The most common representation for 2D environments is the occupancy grid. The environment is discretized into a grid of cells. Each cell stores a probability P(occupied | observations so far) — the probability that there's an obstacle there. Start all cells at 0.5 (unknown). As the laser scanner sweeps, update each cell using Bayes' rule.
Working with raw probabilities causes numerical issues (products of many small numbers underflow). Instead, work in log-odds: l(x) = log(p/(1-p)). Positive l means likely occupied; negative l means likely free; zero means unknown. The Bayes update becomes addition in log-odds — cheap and numerically stable.
A laser ray that hits a cell increments l (occupied evidence). A ray that passes through a cell decrements l (free-space evidence). After many sweeps, occupied cells lock in at high positive l, free cells at high negative l, and only truly ambiguous cells stay near zero.
A robot (blue) at the center sweeps a laser. White = free, dark = occupied, gray = unknown. Click to add a wall obstacle, then rescan to see the grid update.
The standard occupancy grid has three hidden assumptions. First, cell independence: each cell is updated independently, ignoring that neighboring cells tend to be correlated (walls are contiguous). Second, known pose: the robot knows exactly where it is when each scan is taken. Third, static environment: obstacles don't move between scans. Violate any of these and the map degrades: ghosting from moving objects, blurring from unknown pose, jagged edges from independent cell updates.
You need the map to localize. You need to localize to build the map. Both are unknown at once. This is Simultaneous Localization and Mapping (SLAM) — one of the central open problems in robotics for decades, now largely solved in practice but still theoretically rich.
The key insight that unlocks SLAM: landmarks. If the robot can identify the same physical feature (a corner, a door frame, a unique reflector) across multiple observations from different positions, it gains a constraint: "wherever I was when I saw landmark 3 the first time, and wherever I was the second time, these two poses are geometrically related by the landmark's position." Accumulate enough such constraints and the system is overdetermined — you can solve for all poses and landmark positions simultaneously.

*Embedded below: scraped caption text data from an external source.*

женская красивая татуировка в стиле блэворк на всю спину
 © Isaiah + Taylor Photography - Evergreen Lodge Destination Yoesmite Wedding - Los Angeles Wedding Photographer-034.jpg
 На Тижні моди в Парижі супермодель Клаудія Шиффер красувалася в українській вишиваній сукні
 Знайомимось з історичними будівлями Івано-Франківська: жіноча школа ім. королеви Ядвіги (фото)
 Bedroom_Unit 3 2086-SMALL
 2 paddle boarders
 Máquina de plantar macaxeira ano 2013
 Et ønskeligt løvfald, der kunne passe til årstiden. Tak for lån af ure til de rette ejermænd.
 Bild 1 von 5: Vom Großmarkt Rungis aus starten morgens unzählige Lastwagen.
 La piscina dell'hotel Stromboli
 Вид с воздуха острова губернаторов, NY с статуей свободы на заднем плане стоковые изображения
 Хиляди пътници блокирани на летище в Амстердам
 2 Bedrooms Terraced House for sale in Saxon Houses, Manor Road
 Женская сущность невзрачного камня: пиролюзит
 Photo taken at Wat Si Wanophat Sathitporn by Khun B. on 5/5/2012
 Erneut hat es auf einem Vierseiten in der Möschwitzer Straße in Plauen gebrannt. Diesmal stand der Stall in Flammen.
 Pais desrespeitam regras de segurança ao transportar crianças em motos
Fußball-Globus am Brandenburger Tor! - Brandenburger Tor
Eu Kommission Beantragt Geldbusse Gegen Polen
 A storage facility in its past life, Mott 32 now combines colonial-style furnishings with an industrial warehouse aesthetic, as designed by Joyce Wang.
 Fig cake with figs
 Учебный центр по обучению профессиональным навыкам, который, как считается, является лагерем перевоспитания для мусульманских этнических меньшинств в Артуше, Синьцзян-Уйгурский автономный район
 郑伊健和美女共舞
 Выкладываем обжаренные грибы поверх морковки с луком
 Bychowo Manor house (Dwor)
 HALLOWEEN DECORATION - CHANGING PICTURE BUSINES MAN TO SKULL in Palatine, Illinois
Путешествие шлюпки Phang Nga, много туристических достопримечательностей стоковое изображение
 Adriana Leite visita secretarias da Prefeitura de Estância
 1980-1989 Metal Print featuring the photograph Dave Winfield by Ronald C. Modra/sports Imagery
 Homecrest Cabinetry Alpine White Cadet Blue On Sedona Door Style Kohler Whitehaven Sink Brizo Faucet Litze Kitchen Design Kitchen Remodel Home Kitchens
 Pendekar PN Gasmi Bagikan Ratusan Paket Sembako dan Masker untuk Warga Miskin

The original SLAM solution (Smith, Self, Cheeseman, 1987) used the Extended Kalman Filter. The state vector x = [robot pose, landmark1 position, ..., landmarkN position]. The covariance matrix P captures uncertainty in all variables and — crucially — the correlations between them. When you see landmark 3 again, you update not just its position estimate but also the robot pose and all other landmarks (because if you were wrong about landmark 3's position, you were probably wrong about nearby landmarks too).
EKF-SLAM has O(N2) complexity per step where N is the number of landmarks — the covariance matrix is N×N and every update touches it all. For 100 landmarks: 10,000 numbers updated per step. Fine. For 10,000 landmarks: 100 million numbers per step. Intractable. This motivated the shift to sparse graph-based methods.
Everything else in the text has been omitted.